Feb. 13, 2013
Public Citizen: FDA Should Require Intra-Aortic Balloon Pumps to Be Tested in People for Safety and Effectiveness
Life-Supporting Medical Device Carries Significant Risks, Should Undergo Clinical Testing Before Being Sold
WASHINGTON, D.C. – The U.S. Food and Drug Administration (FDA) should require intra-aortic balloon pump (IABP) devices to undergo human testing before being approved for use in all conditions, Public Citizen said in a letter today to the agency.
However, the agency is recommending that the device be cleared for its most common uses, including heart attacks, without such tests.
The FDA’s proposal is particularly concerning in light of the known risks of the device. Since 2002, 189 deaths and 1,797 injuries associated with the pump have been reported to the FDA. A total of 3,449 malfunctions of IABP devices also have been reported during that time, with the number of such reports rising sharply over the past five years.
IABP devices provide mechanical assistance to the heart in cases where the heart cannot maintain sufficient blood flow to the rest of the body. They are among a number of devices that were on the market prior to the 1976 Medical Device Amendments to the Federal Food, Drug, and Cosmetic Act (FDCA), which granted the FDA the authority to review and regulate medical devices before approval. Such devices are therefore known as “preamendment” devices.
For approval purposes, the FDA classifies all medical devices into three regulatory categories, Class I, II or III. Only Class III devices are typically required to undergo clinical testing in human patients to demonstrate safety and efficacy, while Class I and II devices are exempt from this mandate.
Some preamendment devices, including IABP devices, were considered by FDA’s expert advisory panel in 1976 to be life supporting and risky enough to require Class III approval.
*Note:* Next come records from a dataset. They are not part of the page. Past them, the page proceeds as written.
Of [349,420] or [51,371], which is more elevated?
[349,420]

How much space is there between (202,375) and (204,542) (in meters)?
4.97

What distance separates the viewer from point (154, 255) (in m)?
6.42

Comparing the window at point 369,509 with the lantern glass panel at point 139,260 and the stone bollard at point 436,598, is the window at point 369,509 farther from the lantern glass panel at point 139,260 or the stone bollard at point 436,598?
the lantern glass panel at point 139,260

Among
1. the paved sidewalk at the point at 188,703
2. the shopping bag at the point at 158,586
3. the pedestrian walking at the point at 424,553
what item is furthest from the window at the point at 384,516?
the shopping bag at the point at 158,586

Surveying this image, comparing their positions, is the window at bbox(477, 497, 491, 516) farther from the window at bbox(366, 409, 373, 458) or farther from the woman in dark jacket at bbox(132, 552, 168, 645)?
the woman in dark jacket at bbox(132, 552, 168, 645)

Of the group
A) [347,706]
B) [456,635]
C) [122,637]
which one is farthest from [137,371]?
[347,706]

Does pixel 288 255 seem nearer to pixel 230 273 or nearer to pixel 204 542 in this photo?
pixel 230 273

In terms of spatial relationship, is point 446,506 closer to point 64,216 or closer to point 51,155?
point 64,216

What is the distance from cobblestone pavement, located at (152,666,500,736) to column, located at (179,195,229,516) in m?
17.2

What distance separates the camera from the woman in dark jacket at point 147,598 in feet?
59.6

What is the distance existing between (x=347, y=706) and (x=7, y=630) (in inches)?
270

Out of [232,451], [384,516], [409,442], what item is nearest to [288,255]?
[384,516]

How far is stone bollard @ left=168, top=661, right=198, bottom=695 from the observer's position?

However, due to a backlog dating back to the original 1976 amendment, the FDA never finalized the process for requiring premarket approval and clinical trials for these devices. The result is that the devices have effectively been treated as Class II devices and have consequently been sold for years without a requirement that they be tested on people to ensure they are safe and effective.
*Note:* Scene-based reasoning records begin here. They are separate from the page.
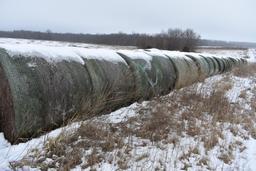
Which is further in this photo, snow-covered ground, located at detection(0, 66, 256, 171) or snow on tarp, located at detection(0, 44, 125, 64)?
snow on tarp, located at detection(0, 44, 125, 64)

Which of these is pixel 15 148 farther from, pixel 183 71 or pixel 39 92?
pixel 183 71

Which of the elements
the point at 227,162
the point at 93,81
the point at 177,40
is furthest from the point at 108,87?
the point at 177,40

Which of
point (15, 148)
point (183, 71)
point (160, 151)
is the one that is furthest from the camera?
point (183, 71)

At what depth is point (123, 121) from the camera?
5.29 meters

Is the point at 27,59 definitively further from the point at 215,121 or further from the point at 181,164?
the point at 215,121

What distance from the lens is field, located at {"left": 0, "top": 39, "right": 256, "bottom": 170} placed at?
3729mm

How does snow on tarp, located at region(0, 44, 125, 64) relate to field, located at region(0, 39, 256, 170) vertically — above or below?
above

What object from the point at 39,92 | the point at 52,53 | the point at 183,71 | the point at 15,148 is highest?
the point at 52,53

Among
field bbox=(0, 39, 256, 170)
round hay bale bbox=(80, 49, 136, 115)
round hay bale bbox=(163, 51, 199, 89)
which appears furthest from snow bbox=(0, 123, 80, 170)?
round hay bale bbox=(163, 51, 199, 89)

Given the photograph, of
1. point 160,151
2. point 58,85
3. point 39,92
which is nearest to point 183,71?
point 160,151

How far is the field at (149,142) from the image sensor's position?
373 centimetres

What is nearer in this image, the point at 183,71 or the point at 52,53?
the point at 52,53

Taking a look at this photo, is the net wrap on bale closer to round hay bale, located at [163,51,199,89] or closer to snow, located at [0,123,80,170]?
snow, located at [0,123,80,170]

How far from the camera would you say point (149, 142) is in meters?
4.55
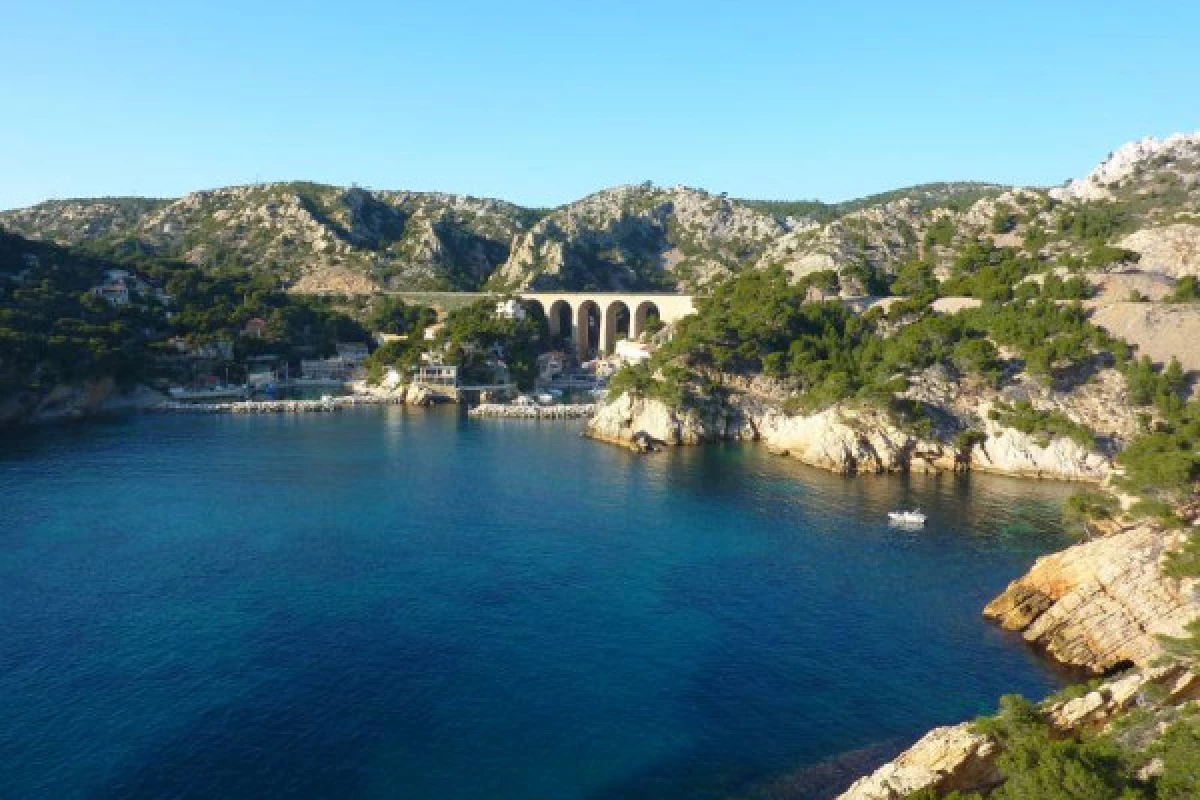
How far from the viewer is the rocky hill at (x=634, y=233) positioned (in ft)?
360

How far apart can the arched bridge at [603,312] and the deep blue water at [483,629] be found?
68362mm

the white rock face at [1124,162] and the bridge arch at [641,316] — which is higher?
the white rock face at [1124,162]

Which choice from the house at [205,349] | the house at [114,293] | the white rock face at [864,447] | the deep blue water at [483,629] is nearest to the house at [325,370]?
the house at [205,349]

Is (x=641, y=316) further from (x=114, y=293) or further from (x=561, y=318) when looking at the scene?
(x=114, y=293)

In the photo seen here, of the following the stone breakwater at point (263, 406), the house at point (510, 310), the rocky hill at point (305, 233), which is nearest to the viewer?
the stone breakwater at point (263, 406)

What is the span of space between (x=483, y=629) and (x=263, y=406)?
66.5 meters

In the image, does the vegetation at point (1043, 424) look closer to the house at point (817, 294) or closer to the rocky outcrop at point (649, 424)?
the rocky outcrop at point (649, 424)

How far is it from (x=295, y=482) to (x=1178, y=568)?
164ft

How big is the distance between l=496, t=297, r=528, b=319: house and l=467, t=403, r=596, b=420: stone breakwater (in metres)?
33.7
Rather than finalize the process of requiring premarket approval, the FDA is now proposing to forgo the clinical testing process by offering Class II designation for three of the most common uses of the device: acute coronary syndrome (which includes heart attacks) when accompanied by heart dysfunction, congestive heart failure, and before, during or after any surgical procedure. Less common uses will remain in Class III and require premarket approval with clinical testing.
In 2012, the largest randomized clinical trial of the device to date showed that IABP therapy was ineffective for use in heart attack patients with low blood pressure, refuting decades of historical experience on which the FDA is largely basing its recommendation.
“Life-supporting and risky medical devices, such as IABP devices, always should be tested prior to approval to ensure that they are safe and effective for all of the marketed indications,” said Dr. Sammy Almashat, a researcher with Public Citizen’s Health Research Group. “By permanently removing this requirement for the most common uses of these devices, the FDA is dangerously relying on largely unsubstantiated ‘expert consensus’ of the sort that has recently been overturned by rigorous clinical trials.”
Public Citizen is urging the FDA to maintain IABP devices as Class III medical devices and to require premarket approval for all indications.